→ Material provided:

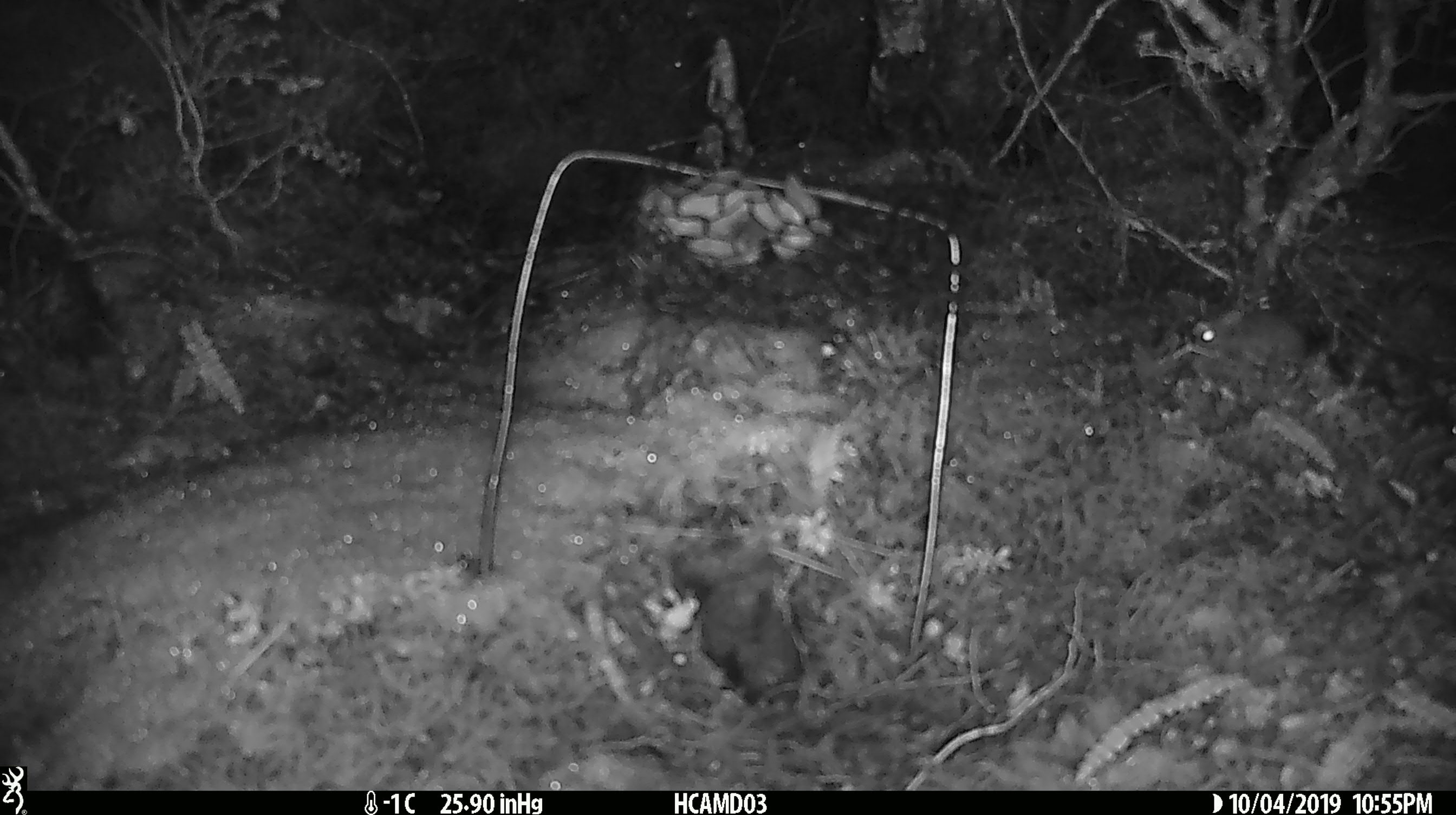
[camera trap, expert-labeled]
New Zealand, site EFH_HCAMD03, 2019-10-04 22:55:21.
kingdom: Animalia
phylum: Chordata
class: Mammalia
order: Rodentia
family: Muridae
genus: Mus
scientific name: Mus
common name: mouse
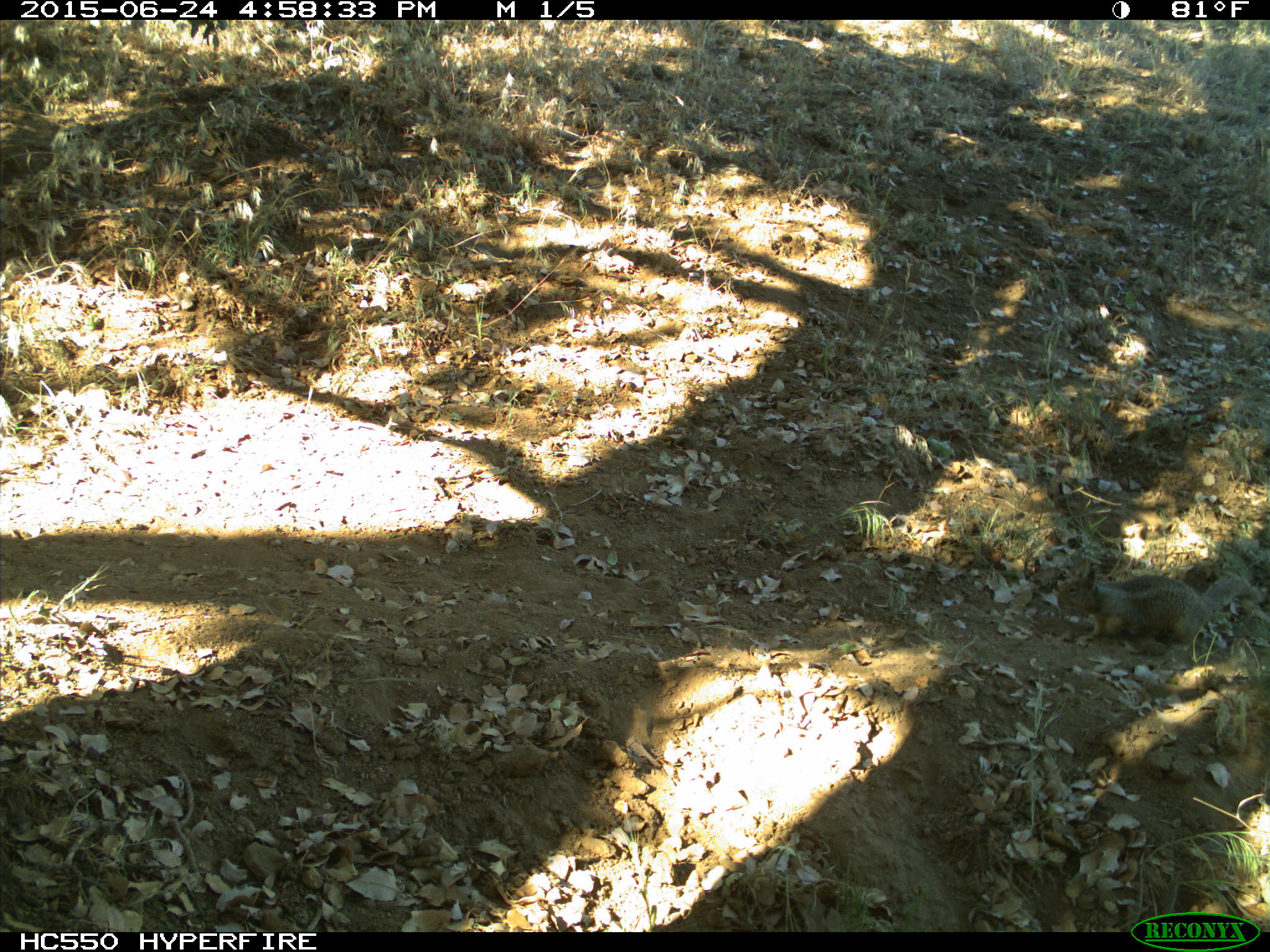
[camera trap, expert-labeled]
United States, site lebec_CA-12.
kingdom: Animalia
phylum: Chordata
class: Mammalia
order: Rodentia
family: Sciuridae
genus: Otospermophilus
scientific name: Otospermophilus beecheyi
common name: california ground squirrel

→ Work to complete:
Please set down the records above word for word and omit their pictures.

→ Task result:
[camera trap, expert-labeled]
New Zealand, site EFH_HCAMD03, 2019-10-04 22:55:21.
kingdom: Animalia
phylum: Chordata
class: Mammalia
order: Rodentia
family: Muridae
genus: Mus
scientific name: Mus
common name: mouse
[camera trap, expert-labeled]
United States, site lebec_CA-12.
kingdom: Animalia
phylum: Chordata
class: Mammalia
order: Rodentia
family: Sciuridae
genus: Otospermophilus
scientific name: Otospermophilus beecheyi
common name: california ground squirrel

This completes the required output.